The main entrance, which lies at the intersection of two city streets, bisects the building, creating two wings. The east wing consists of galleries, art studios, and classrooms, as well as the Walter O. Evans Center for African American Studies, designed to house one of the most prominent collections of African-American art in the world. The west wing houses a 250-seat theater used for lectures and cultural programming. The structure is punctuated by a single vertical element marking the main entrance of the museum—a semitransparent channel-glass-encased tower. It is the first time that channel glass has been used this way. “It was … [designed] in horizontal confluences not requiring additional support and is able to withstand the impact of hurricane winds,” Sottile says. It also forms an identifying landmark for the museum, since it is the first addition to a civic landmark on the Savannah skyline in nearly 100 years.
On opening night, the gargantuan touchscreen table doubled as an interactive point of entry and a repository for empty champagne glasses—and reminded onlookers that, while firmly rooted in the dramatic history of its ancestors, the city is also gliding into the contemporary. As the party went into full swing, Paula Wallace announced to the crowd: “Alice Walker once said, … if art doesn’t make us better, then what is it for?” And the cheering drifted gently through the tree-lined streets.
Toolbox: Lobby Touch Table
New York–based design consultancy Pentagram created the world’s largest mobile, freestanding interactive table (left) for the lobby of the newly expanded SCAD Museum of Art. The table’s touchscreen surface serves not just as a conversation starter, but also provides digital orientation to the museum. And because it’s mobile, the table can be relocated elsewhere in the building to make room for events.
Pentagram’s Eddie Opara led a team that took the project from concept to completion in five months.
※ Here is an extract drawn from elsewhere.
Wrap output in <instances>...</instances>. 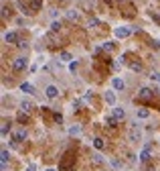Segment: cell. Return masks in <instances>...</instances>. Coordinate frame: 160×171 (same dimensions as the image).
Returning <instances> with one entry per match:
<instances>
[{"instance_id":"cell-25","label":"cell","mask_w":160,"mask_h":171,"mask_svg":"<svg viewBox=\"0 0 160 171\" xmlns=\"http://www.w3.org/2000/svg\"><path fill=\"white\" fill-rule=\"evenodd\" d=\"M113 49V43H103V51H112Z\"/></svg>"},{"instance_id":"cell-24","label":"cell","mask_w":160,"mask_h":171,"mask_svg":"<svg viewBox=\"0 0 160 171\" xmlns=\"http://www.w3.org/2000/svg\"><path fill=\"white\" fill-rule=\"evenodd\" d=\"M8 128H10V124H8V122H4V126H2V137H6Z\"/></svg>"},{"instance_id":"cell-19","label":"cell","mask_w":160,"mask_h":171,"mask_svg":"<svg viewBox=\"0 0 160 171\" xmlns=\"http://www.w3.org/2000/svg\"><path fill=\"white\" fill-rule=\"evenodd\" d=\"M79 126H77V124H73V126H69V135H71V137H75V135H79Z\"/></svg>"},{"instance_id":"cell-16","label":"cell","mask_w":160,"mask_h":171,"mask_svg":"<svg viewBox=\"0 0 160 171\" xmlns=\"http://www.w3.org/2000/svg\"><path fill=\"white\" fill-rule=\"evenodd\" d=\"M67 19H69V21H77V19H79L77 10H67Z\"/></svg>"},{"instance_id":"cell-9","label":"cell","mask_w":160,"mask_h":171,"mask_svg":"<svg viewBox=\"0 0 160 171\" xmlns=\"http://www.w3.org/2000/svg\"><path fill=\"white\" fill-rule=\"evenodd\" d=\"M24 139H27V130H24V128L14 132V141H16V143H18V141H24Z\"/></svg>"},{"instance_id":"cell-5","label":"cell","mask_w":160,"mask_h":171,"mask_svg":"<svg viewBox=\"0 0 160 171\" xmlns=\"http://www.w3.org/2000/svg\"><path fill=\"white\" fill-rule=\"evenodd\" d=\"M57 94H59V90L55 88V86H49V88L45 90V96H47L49 100H53V98H57Z\"/></svg>"},{"instance_id":"cell-29","label":"cell","mask_w":160,"mask_h":171,"mask_svg":"<svg viewBox=\"0 0 160 171\" xmlns=\"http://www.w3.org/2000/svg\"><path fill=\"white\" fill-rule=\"evenodd\" d=\"M69 69H71V71H75V69H77V61H71V63H69Z\"/></svg>"},{"instance_id":"cell-6","label":"cell","mask_w":160,"mask_h":171,"mask_svg":"<svg viewBox=\"0 0 160 171\" xmlns=\"http://www.w3.org/2000/svg\"><path fill=\"white\" fill-rule=\"evenodd\" d=\"M112 86H113V90H124V88H126L124 80H120V77H113V80H112Z\"/></svg>"},{"instance_id":"cell-35","label":"cell","mask_w":160,"mask_h":171,"mask_svg":"<svg viewBox=\"0 0 160 171\" xmlns=\"http://www.w3.org/2000/svg\"><path fill=\"white\" fill-rule=\"evenodd\" d=\"M61 2H65V0H61Z\"/></svg>"},{"instance_id":"cell-32","label":"cell","mask_w":160,"mask_h":171,"mask_svg":"<svg viewBox=\"0 0 160 171\" xmlns=\"http://www.w3.org/2000/svg\"><path fill=\"white\" fill-rule=\"evenodd\" d=\"M89 25H91V27H95V25H100V21H97V19H91V21H89Z\"/></svg>"},{"instance_id":"cell-3","label":"cell","mask_w":160,"mask_h":171,"mask_svg":"<svg viewBox=\"0 0 160 171\" xmlns=\"http://www.w3.org/2000/svg\"><path fill=\"white\" fill-rule=\"evenodd\" d=\"M132 33L128 27H118V29H113V35L118 37V39H124V37H128V35Z\"/></svg>"},{"instance_id":"cell-27","label":"cell","mask_w":160,"mask_h":171,"mask_svg":"<svg viewBox=\"0 0 160 171\" xmlns=\"http://www.w3.org/2000/svg\"><path fill=\"white\" fill-rule=\"evenodd\" d=\"M150 77H152V80H156V82H158V84H160V74H158V71H154V74H152V75H150Z\"/></svg>"},{"instance_id":"cell-7","label":"cell","mask_w":160,"mask_h":171,"mask_svg":"<svg viewBox=\"0 0 160 171\" xmlns=\"http://www.w3.org/2000/svg\"><path fill=\"white\" fill-rule=\"evenodd\" d=\"M20 90H22L24 94H34V86H33V84H28V82L20 84Z\"/></svg>"},{"instance_id":"cell-26","label":"cell","mask_w":160,"mask_h":171,"mask_svg":"<svg viewBox=\"0 0 160 171\" xmlns=\"http://www.w3.org/2000/svg\"><path fill=\"white\" fill-rule=\"evenodd\" d=\"M101 161H103V157H101V155H97V153H95V155H93V163H101Z\"/></svg>"},{"instance_id":"cell-8","label":"cell","mask_w":160,"mask_h":171,"mask_svg":"<svg viewBox=\"0 0 160 171\" xmlns=\"http://www.w3.org/2000/svg\"><path fill=\"white\" fill-rule=\"evenodd\" d=\"M113 116L118 118V120H124V118H126V110L124 108H113Z\"/></svg>"},{"instance_id":"cell-21","label":"cell","mask_w":160,"mask_h":171,"mask_svg":"<svg viewBox=\"0 0 160 171\" xmlns=\"http://www.w3.org/2000/svg\"><path fill=\"white\" fill-rule=\"evenodd\" d=\"M8 157H10V153H8L6 149L2 151V165H6V161H8Z\"/></svg>"},{"instance_id":"cell-13","label":"cell","mask_w":160,"mask_h":171,"mask_svg":"<svg viewBox=\"0 0 160 171\" xmlns=\"http://www.w3.org/2000/svg\"><path fill=\"white\" fill-rule=\"evenodd\" d=\"M136 116H138V118H148V116H150V112H148L146 108H136Z\"/></svg>"},{"instance_id":"cell-18","label":"cell","mask_w":160,"mask_h":171,"mask_svg":"<svg viewBox=\"0 0 160 171\" xmlns=\"http://www.w3.org/2000/svg\"><path fill=\"white\" fill-rule=\"evenodd\" d=\"M116 122H118V118L113 116V114H112V116H106V124H107V126H116Z\"/></svg>"},{"instance_id":"cell-31","label":"cell","mask_w":160,"mask_h":171,"mask_svg":"<svg viewBox=\"0 0 160 171\" xmlns=\"http://www.w3.org/2000/svg\"><path fill=\"white\" fill-rule=\"evenodd\" d=\"M150 45H152V47H154V49H158V47H160V41H156V39H154V41H152V43H150Z\"/></svg>"},{"instance_id":"cell-4","label":"cell","mask_w":160,"mask_h":171,"mask_svg":"<svg viewBox=\"0 0 160 171\" xmlns=\"http://www.w3.org/2000/svg\"><path fill=\"white\" fill-rule=\"evenodd\" d=\"M152 90L150 88H142L140 92H138V100H148V98H152Z\"/></svg>"},{"instance_id":"cell-15","label":"cell","mask_w":160,"mask_h":171,"mask_svg":"<svg viewBox=\"0 0 160 171\" xmlns=\"http://www.w3.org/2000/svg\"><path fill=\"white\" fill-rule=\"evenodd\" d=\"M93 147L97 151H101L103 147H106V141H103V139H95V141H93Z\"/></svg>"},{"instance_id":"cell-30","label":"cell","mask_w":160,"mask_h":171,"mask_svg":"<svg viewBox=\"0 0 160 171\" xmlns=\"http://www.w3.org/2000/svg\"><path fill=\"white\" fill-rule=\"evenodd\" d=\"M120 65H122V61H113V65H112V67L116 69V71H118V69H120Z\"/></svg>"},{"instance_id":"cell-20","label":"cell","mask_w":160,"mask_h":171,"mask_svg":"<svg viewBox=\"0 0 160 171\" xmlns=\"http://www.w3.org/2000/svg\"><path fill=\"white\" fill-rule=\"evenodd\" d=\"M39 8H41V0H34L33 4H31V12H37Z\"/></svg>"},{"instance_id":"cell-22","label":"cell","mask_w":160,"mask_h":171,"mask_svg":"<svg viewBox=\"0 0 160 171\" xmlns=\"http://www.w3.org/2000/svg\"><path fill=\"white\" fill-rule=\"evenodd\" d=\"M130 67H132L134 71H142V65H140V61H138V63H130Z\"/></svg>"},{"instance_id":"cell-11","label":"cell","mask_w":160,"mask_h":171,"mask_svg":"<svg viewBox=\"0 0 160 171\" xmlns=\"http://www.w3.org/2000/svg\"><path fill=\"white\" fill-rule=\"evenodd\" d=\"M106 104H109V106L116 104V94L113 92H106Z\"/></svg>"},{"instance_id":"cell-10","label":"cell","mask_w":160,"mask_h":171,"mask_svg":"<svg viewBox=\"0 0 160 171\" xmlns=\"http://www.w3.org/2000/svg\"><path fill=\"white\" fill-rule=\"evenodd\" d=\"M4 41L6 43H16L18 37H16V33H4Z\"/></svg>"},{"instance_id":"cell-23","label":"cell","mask_w":160,"mask_h":171,"mask_svg":"<svg viewBox=\"0 0 160 171\" xmlns=\"http://www.w3.org/2000/svg\"><path fill=\"white\" fill-rule=\"evenodd\" d=\"M59 29H61V22L59 21H55L53 25H51V31H59Z\"/></svg>"},{"instance_id":"cell-34","label":"cell","mask_w":160,"mask_h":171,"mask_svg":"<svg viewBox=\"0 0 160 171\" xmlns=\"http://www.w3.org/2000/svg\"><path fill=\"white\" fill-rule=\"evenodd\" d=\"M47 171H55V169H47Z\"/></svg>"},{"instance_id":"cell-12","label":"cell","mask_w":160,"mask_h":171,"mask_svg":"<svg viewBox=\"0 0 160 171\" xmlns=\"http://www.w3.org/2000/svg\"><path fill=\"white\" fill-rule=\"evenodd\" d=\"M20 108H22V112H31V110H33V102H31V100H22Z\"/></svg>"},{"instance_id":"cell-33","label":"cell","mask_w":160,"mask_h":171,"mask_svg":"<svg viewBox=\"0 0 160 171\" xmlns=\"http://www.w3.org/2000/svg\"><path fill=\"white\" fill-rule=\"evenodd\" d=\"M27 171H34V165H28V167H27Z\"/></svg>"},{"instance_id":"cell-2","label":"cell","mask_w":160,"mask_h":171,"mask_svg":"<svg viewBox=\"0 0 160 171\" xmlns=\"http://www.w3.org/2000/svg\"><path fill=\"white\" fill-rule=\"evenodd\" d=\"M130 141H132V143H138V141H142L140 126H136V124L132 126V130H130Z\"/></svg>"},{"instance_id":"cell-28","label":"cell","mask_w":160,"mask_h":171,"mask_svg":"<svg viewBox=\"0 0 160 171\" xmlns=\"http://www.w3.org/2000/svg\"><path fill=\"white\" fill-rule=\"evenodd\" d=\"M16 47H20V49H24V47H27V43H24V41H20V39H18V41H16Z\"/></svg>"},{"instance_id":"cell-14","label":"cell","mask_w":160,"mask_h":171,"mask_svg":"<svg viewBox=\"0 0 160 171\" xmlns=\"http://www.w3.org/2000/svg\"><path fill=\"white\" fill-rule=\"evenodd\" d=\"M59 59H61V61H65V63H71V59H73V57H71V53H67V51H63V53L59 55Z\"/></svg>"},{"instance_id":"cell-1","label":"cell","mask_w":160,"mask_h":171,"mask_svg":"<svg viewBox=\"0 0 160 171\" xmlns=\"http://www.w3.org/2000/svg\"><path fill=\"white\" fill-rule=\"evenodd\" d=\"M27 65H28V61L24 59V57H16V59L12 61V69H14V71H22Z\"/></svg>"},{"instance_id":"cell-17","label":"cell","mask_w":160,"mask_h":171,"mask_svg":"<svg viewBox=\"0 0 160 171\" xmlns=\"http://www.w3.org/2000/svg\"><path fill=\"white\" fill-rule=\"evenodd\" d=\"M140 159H142V161H148V159H150V149H148V147H146V149H142Z\"/></svg>"}]
</instances>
More than 20 people can gather around the multitouch table at one time to view and share digital cards that present information about the museum’s ongoing exhibitions, permanent collections, and educational programs. Visitors can rotate the cards and slide them to other users at the table with the swipe of a fingertip. They also can enlarge the surface of each to present more information and display portfolios and slide shows of related images. Even the background begs for interaction: Users can draw shapes on the surface.
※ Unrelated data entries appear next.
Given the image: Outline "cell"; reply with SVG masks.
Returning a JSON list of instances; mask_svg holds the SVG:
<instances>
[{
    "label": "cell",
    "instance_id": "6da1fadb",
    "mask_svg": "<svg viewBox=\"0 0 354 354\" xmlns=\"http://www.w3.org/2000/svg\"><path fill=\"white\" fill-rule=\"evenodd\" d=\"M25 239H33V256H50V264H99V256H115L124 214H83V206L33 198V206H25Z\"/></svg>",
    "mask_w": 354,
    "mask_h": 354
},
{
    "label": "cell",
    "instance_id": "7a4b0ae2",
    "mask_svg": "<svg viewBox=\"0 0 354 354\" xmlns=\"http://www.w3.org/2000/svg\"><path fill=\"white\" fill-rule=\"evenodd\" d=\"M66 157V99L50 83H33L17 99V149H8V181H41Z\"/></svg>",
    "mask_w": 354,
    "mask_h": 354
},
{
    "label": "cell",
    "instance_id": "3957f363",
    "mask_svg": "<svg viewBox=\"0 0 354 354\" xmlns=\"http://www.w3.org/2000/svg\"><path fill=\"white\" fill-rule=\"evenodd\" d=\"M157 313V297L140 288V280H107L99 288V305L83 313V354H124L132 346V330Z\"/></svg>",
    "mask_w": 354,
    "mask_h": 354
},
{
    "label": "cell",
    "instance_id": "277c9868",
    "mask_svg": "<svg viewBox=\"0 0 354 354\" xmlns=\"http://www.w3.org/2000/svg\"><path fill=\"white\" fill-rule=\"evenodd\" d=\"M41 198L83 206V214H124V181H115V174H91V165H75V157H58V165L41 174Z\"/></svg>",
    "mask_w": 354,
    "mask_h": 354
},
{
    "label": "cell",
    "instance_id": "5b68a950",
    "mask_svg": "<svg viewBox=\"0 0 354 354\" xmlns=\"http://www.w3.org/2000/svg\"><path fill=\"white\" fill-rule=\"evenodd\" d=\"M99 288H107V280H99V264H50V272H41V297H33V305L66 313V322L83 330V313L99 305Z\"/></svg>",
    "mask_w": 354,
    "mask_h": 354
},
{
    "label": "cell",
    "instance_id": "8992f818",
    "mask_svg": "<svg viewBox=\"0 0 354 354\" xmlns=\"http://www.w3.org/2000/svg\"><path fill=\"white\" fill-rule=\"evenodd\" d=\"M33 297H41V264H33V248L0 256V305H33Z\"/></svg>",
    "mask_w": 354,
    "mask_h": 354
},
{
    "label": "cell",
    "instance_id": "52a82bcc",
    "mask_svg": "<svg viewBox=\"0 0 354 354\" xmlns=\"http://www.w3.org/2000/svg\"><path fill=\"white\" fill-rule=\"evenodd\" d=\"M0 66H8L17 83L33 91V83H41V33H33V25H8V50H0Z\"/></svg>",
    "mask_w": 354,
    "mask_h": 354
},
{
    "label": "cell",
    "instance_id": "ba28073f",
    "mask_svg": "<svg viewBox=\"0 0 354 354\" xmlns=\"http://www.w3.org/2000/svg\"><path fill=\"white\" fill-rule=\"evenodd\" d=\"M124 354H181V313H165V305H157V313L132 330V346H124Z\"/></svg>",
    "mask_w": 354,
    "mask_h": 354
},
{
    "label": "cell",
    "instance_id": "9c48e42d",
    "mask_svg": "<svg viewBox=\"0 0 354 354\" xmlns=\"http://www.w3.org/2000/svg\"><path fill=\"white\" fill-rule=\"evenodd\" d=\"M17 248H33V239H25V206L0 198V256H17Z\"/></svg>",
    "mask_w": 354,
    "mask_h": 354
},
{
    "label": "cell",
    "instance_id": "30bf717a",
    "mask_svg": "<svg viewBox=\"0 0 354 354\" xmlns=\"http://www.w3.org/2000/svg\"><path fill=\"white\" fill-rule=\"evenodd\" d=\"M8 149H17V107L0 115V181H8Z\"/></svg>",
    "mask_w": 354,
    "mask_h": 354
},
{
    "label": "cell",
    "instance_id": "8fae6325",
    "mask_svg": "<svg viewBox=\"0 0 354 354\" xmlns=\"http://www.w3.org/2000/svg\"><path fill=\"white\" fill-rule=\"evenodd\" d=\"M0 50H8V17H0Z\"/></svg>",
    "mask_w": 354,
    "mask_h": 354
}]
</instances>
The table—which was fabricated by Brooklyn, N.Y.–based Milgo/Bufkin—is made from a single sheet of folded metal and measures 12 feet long, 5 feet wide, and 34 inches high. The form of the table itself was a collaboration with industrial designer Robert Langhorn, and Opara’s team developed the software for the table’s interface (using C++, Cinder, and Apple’s XCode) in such a way that allows SCAD to develop more programs for the table over time. The surface comprises six 55-inch self-leveling LCD screens, topped by a sheet of glass and surrounded by an infrared bar that activates the surface when touched.
This communal experience fosters collaboration among the SCAD community and museum visitors, and the table’s flexibility allows SCAD to update content within the existing program to showcase temporary exhibitions.